> _THE PROBLEM_:
Records follow. Copy every line with "counter".
═══ DATA LISTING ═══
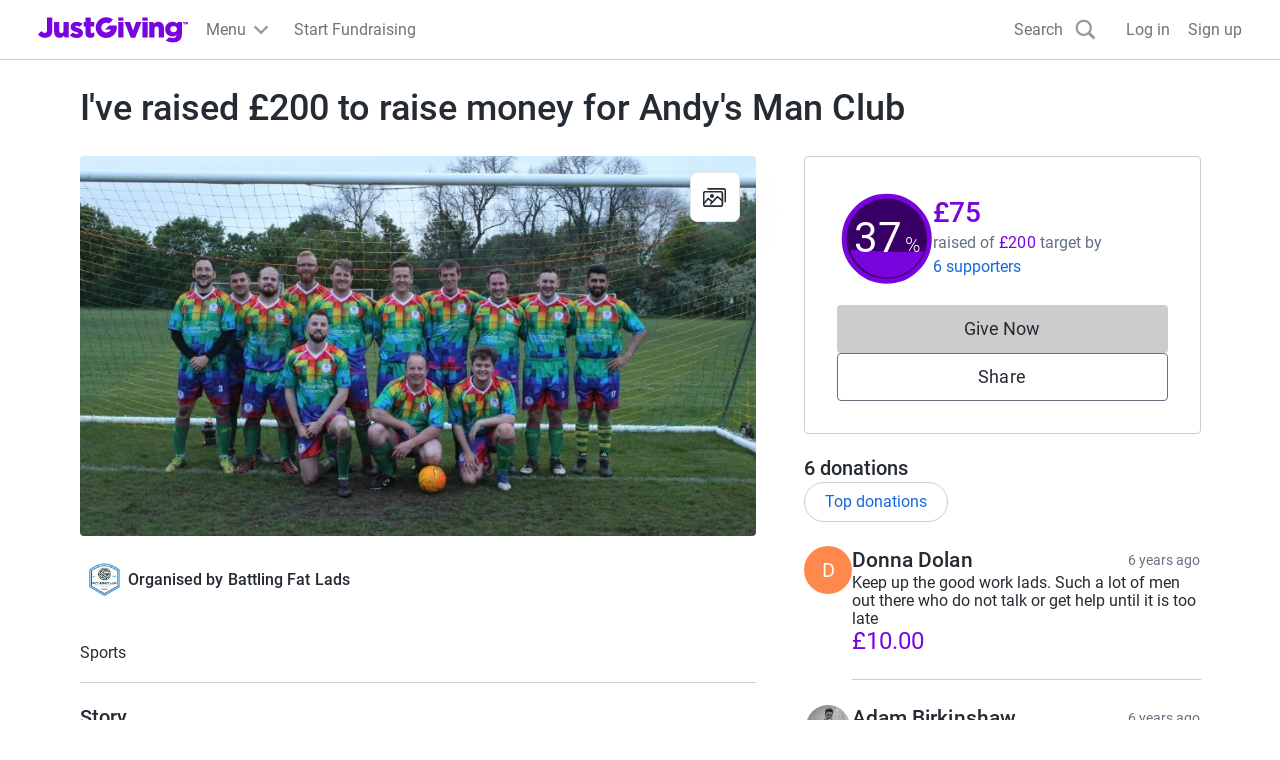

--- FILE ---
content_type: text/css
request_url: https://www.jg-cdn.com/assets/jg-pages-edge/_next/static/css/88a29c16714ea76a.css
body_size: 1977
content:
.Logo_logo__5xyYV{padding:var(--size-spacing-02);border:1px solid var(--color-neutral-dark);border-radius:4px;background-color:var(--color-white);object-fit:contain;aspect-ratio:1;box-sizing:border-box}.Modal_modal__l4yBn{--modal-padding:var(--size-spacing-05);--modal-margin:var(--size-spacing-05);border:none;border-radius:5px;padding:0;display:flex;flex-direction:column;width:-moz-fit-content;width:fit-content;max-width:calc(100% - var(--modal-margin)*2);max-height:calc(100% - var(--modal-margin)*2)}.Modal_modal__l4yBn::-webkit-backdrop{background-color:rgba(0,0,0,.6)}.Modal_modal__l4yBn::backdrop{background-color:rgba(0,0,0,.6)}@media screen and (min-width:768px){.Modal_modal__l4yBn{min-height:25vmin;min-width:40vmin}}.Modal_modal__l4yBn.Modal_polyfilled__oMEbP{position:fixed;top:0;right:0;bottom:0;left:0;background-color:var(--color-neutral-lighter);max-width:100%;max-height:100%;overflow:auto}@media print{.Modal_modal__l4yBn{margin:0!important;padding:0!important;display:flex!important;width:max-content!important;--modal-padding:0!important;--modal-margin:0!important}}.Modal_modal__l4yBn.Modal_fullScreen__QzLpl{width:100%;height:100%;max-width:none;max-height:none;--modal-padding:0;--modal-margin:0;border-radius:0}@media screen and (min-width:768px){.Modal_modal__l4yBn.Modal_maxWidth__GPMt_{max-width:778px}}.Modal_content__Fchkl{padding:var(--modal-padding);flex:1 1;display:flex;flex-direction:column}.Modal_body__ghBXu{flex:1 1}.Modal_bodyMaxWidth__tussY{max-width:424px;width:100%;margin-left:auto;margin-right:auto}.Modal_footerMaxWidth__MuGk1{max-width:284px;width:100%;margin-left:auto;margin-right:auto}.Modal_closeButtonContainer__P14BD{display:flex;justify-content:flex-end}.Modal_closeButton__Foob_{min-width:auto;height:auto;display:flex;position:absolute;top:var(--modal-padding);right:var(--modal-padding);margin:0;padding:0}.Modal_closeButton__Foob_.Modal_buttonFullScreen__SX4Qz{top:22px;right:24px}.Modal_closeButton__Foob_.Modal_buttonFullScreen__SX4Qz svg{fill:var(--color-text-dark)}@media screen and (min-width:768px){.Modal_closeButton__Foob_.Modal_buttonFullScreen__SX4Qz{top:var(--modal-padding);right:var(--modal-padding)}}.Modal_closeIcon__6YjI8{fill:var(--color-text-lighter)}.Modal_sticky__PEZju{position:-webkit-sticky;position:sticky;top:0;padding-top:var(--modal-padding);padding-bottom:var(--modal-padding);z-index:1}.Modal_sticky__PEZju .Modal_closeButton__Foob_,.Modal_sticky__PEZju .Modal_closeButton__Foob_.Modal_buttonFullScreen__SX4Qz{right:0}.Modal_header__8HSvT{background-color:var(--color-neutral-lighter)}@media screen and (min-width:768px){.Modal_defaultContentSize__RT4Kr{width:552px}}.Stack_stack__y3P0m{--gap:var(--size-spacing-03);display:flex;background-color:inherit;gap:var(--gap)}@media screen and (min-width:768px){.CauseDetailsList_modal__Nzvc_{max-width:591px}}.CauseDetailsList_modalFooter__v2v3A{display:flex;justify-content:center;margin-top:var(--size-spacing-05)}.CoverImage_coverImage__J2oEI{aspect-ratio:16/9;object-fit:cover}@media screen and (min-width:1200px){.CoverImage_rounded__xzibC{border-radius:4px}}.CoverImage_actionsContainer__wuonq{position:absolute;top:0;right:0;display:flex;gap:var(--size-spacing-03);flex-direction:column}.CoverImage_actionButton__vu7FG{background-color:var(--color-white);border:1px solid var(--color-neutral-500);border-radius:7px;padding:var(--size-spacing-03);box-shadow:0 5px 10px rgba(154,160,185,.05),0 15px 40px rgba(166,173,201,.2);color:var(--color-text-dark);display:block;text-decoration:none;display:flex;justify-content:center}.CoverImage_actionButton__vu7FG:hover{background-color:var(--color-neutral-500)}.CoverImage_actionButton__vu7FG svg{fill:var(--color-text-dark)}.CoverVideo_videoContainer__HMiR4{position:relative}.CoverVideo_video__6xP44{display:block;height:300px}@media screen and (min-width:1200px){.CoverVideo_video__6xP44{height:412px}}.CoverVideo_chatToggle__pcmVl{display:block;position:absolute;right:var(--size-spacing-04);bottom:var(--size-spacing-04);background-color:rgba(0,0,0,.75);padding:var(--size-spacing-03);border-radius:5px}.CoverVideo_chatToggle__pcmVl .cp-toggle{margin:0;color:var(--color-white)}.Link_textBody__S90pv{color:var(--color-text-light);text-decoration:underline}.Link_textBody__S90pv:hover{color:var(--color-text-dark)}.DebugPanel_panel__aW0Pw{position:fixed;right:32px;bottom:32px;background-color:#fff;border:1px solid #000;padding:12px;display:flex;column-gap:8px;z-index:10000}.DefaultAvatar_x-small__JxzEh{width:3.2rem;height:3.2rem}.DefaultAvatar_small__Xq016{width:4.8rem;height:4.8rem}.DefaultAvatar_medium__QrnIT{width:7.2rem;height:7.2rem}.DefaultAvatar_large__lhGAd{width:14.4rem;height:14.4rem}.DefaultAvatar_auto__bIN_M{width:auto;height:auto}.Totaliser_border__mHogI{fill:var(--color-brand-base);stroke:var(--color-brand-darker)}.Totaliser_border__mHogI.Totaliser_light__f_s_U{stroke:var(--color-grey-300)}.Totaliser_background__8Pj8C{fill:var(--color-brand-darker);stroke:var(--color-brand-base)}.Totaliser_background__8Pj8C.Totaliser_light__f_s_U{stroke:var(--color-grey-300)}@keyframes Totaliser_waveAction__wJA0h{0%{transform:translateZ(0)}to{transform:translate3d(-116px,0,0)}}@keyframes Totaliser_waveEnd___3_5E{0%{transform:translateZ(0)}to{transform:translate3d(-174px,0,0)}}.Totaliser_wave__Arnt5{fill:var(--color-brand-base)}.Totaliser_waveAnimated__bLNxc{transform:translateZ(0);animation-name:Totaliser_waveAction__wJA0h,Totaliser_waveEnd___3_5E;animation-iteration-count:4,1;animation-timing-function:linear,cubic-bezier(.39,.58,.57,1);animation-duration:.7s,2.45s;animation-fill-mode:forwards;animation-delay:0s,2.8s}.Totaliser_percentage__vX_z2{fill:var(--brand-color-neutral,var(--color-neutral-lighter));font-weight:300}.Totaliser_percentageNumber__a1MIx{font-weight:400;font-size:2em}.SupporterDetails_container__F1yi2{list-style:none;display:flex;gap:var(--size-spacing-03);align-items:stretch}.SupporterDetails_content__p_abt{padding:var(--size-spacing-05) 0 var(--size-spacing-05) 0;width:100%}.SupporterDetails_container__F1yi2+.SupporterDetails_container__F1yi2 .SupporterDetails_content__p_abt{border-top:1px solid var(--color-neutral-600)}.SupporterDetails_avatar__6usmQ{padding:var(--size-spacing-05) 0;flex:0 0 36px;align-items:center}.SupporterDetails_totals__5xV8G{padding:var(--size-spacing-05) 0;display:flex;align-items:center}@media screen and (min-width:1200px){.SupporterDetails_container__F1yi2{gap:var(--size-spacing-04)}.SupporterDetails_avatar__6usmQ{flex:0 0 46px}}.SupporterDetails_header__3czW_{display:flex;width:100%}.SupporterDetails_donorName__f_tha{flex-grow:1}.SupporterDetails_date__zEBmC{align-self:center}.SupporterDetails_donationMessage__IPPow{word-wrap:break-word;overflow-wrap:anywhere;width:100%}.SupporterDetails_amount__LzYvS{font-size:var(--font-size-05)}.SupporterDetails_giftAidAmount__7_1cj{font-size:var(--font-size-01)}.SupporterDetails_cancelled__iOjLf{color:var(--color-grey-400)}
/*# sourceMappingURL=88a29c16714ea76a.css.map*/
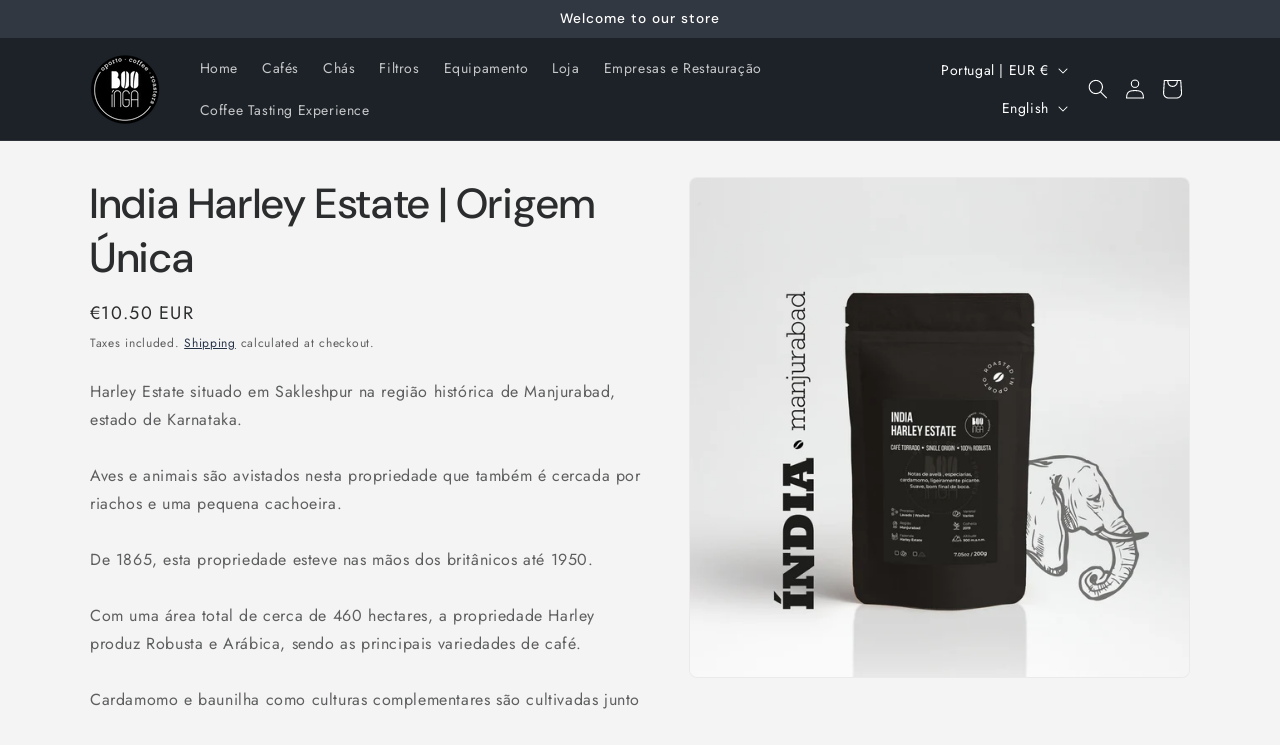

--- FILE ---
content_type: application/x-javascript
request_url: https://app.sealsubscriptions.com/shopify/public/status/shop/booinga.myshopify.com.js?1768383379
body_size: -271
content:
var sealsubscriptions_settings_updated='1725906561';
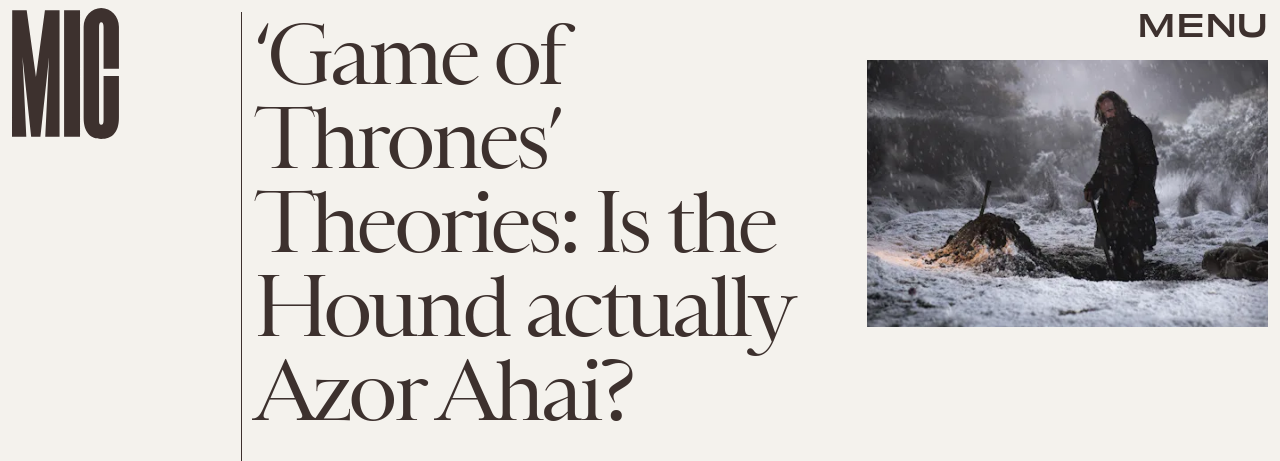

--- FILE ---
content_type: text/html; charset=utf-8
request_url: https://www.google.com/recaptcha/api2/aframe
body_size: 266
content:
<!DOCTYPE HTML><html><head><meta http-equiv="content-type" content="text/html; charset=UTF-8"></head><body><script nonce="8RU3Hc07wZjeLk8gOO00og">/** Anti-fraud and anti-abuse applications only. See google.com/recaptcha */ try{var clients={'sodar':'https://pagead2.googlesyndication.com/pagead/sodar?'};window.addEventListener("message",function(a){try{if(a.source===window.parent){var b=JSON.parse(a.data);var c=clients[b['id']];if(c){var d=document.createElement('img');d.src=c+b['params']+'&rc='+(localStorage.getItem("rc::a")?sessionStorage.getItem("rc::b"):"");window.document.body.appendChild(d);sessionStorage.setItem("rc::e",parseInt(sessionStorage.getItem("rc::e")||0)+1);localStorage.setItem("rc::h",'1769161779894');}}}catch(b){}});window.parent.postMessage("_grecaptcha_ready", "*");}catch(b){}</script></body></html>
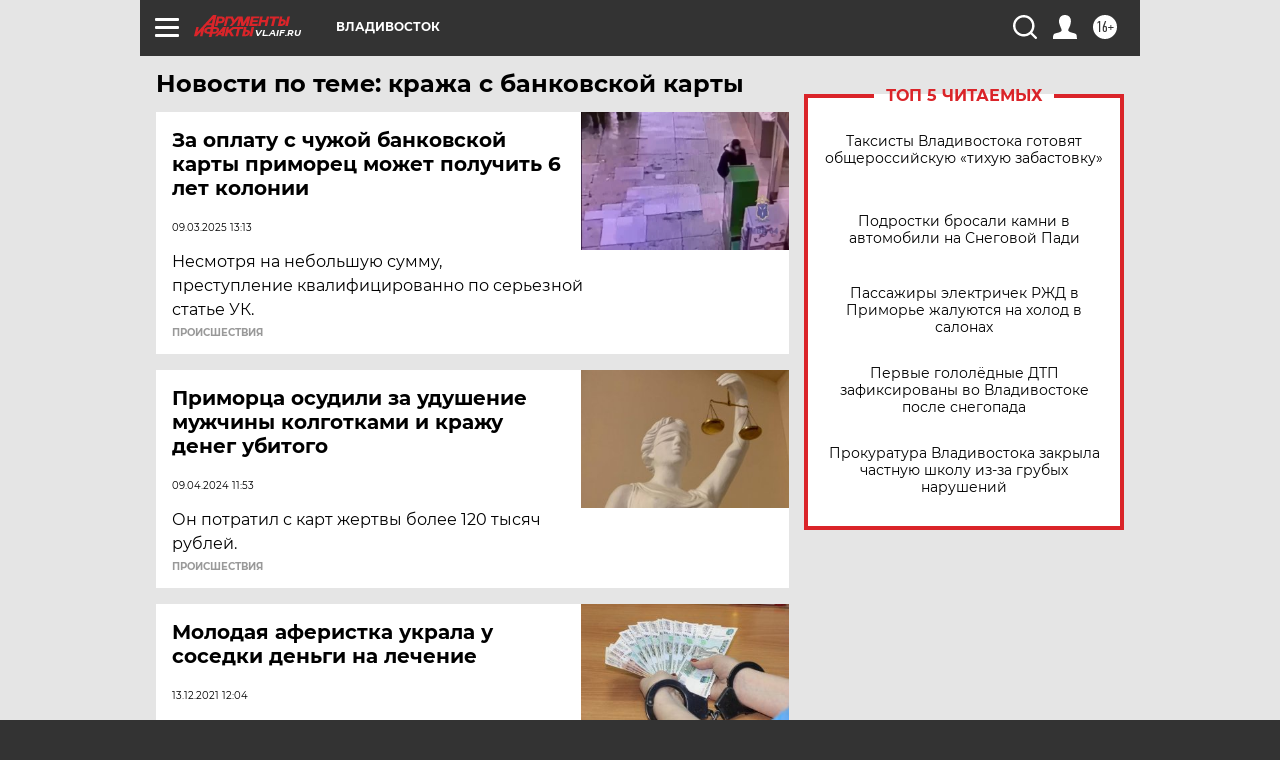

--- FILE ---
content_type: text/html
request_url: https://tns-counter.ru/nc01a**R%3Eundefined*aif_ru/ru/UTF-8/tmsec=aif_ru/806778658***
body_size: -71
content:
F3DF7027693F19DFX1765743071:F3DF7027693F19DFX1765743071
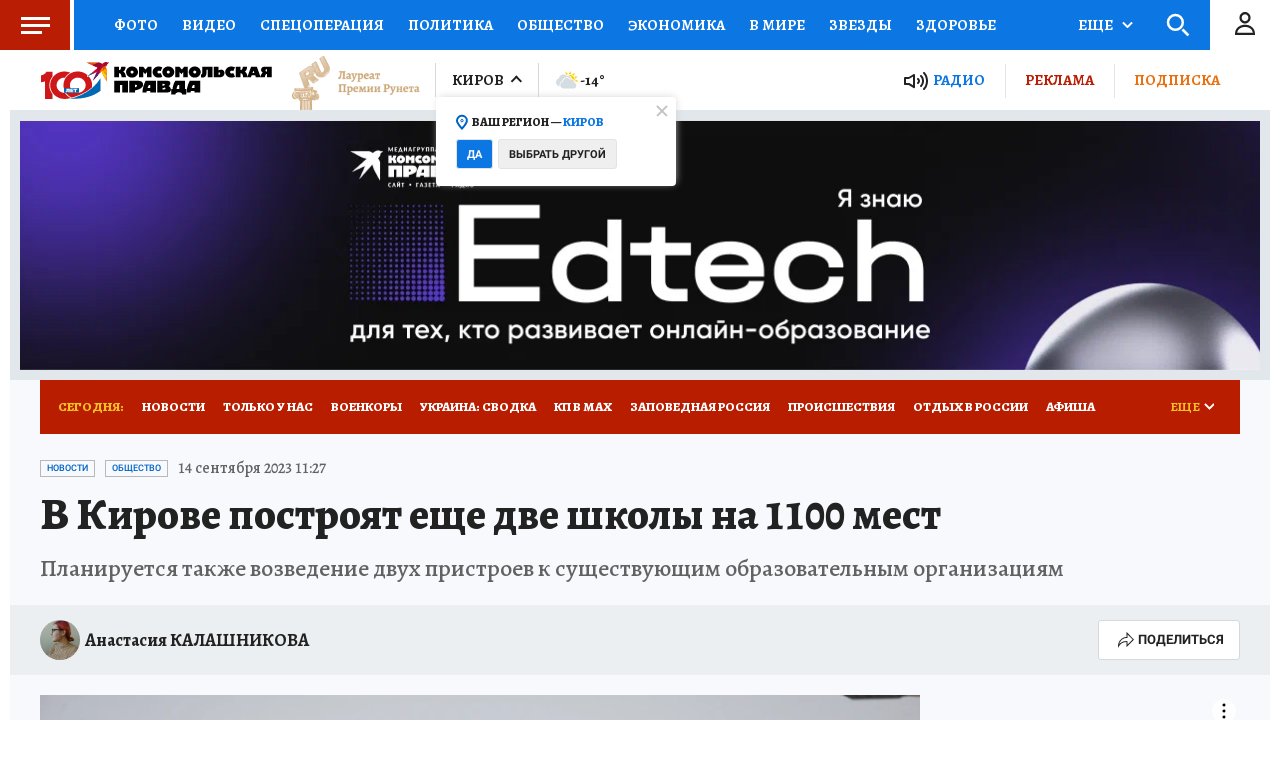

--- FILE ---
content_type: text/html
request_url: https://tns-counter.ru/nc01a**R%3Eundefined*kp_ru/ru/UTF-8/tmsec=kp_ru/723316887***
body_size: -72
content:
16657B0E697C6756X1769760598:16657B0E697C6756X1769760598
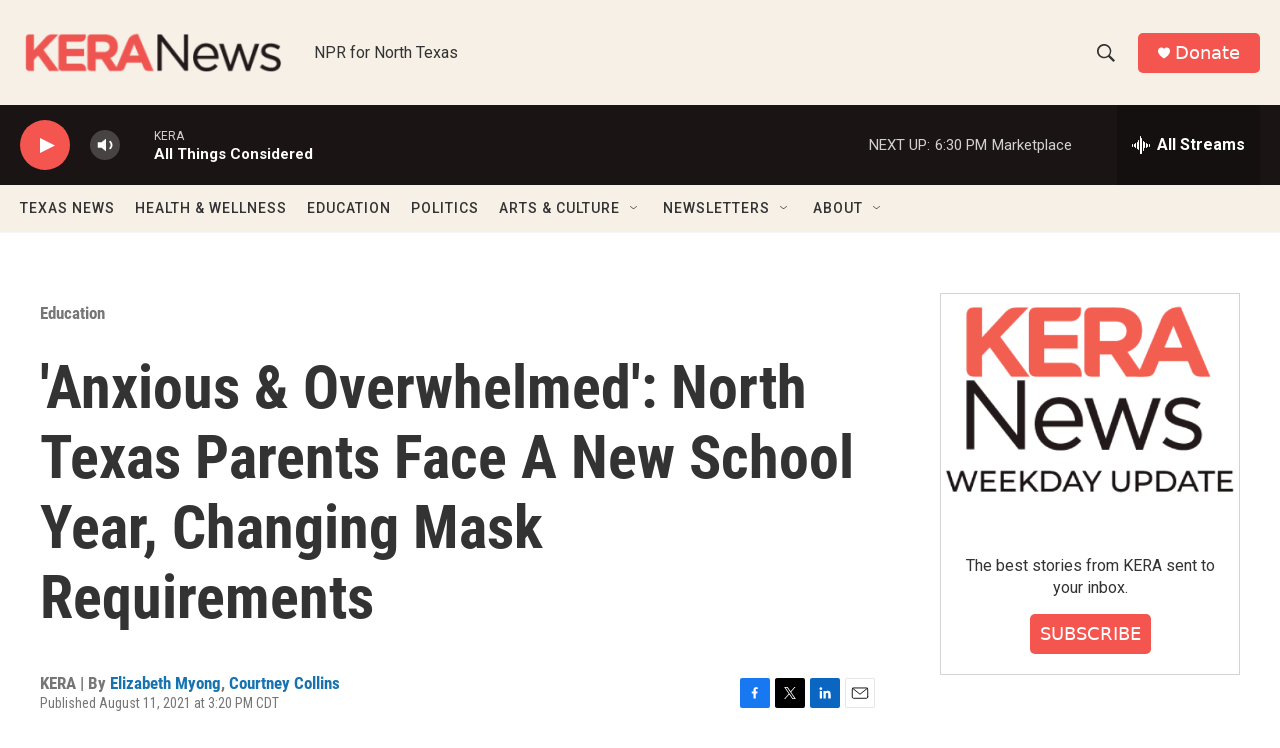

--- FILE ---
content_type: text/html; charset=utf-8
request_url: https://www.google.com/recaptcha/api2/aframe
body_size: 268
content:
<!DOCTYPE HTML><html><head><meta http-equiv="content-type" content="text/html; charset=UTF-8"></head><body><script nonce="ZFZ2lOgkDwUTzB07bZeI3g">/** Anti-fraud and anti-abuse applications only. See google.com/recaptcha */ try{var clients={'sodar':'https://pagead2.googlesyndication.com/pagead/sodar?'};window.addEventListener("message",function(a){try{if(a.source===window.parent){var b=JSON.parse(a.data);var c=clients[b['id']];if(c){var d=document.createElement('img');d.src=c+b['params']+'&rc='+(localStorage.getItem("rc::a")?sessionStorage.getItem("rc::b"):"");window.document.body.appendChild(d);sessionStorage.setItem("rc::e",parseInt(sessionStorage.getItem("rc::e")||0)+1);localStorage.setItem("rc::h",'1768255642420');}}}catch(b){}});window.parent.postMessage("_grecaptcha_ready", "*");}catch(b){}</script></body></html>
═══
> _PROBLEM SOLUTION_:
request_url: https://tns-counter.ru/nc01a**R%3Eundefined*aif_ru/ru/UTF-8/tmsec=aif_ru/806778658***
request_url: https://tns-counter.ru/nc01a**R%3Eundefined*kp_ru/ru/UTF-8/tmsec=kp_ru/723316887***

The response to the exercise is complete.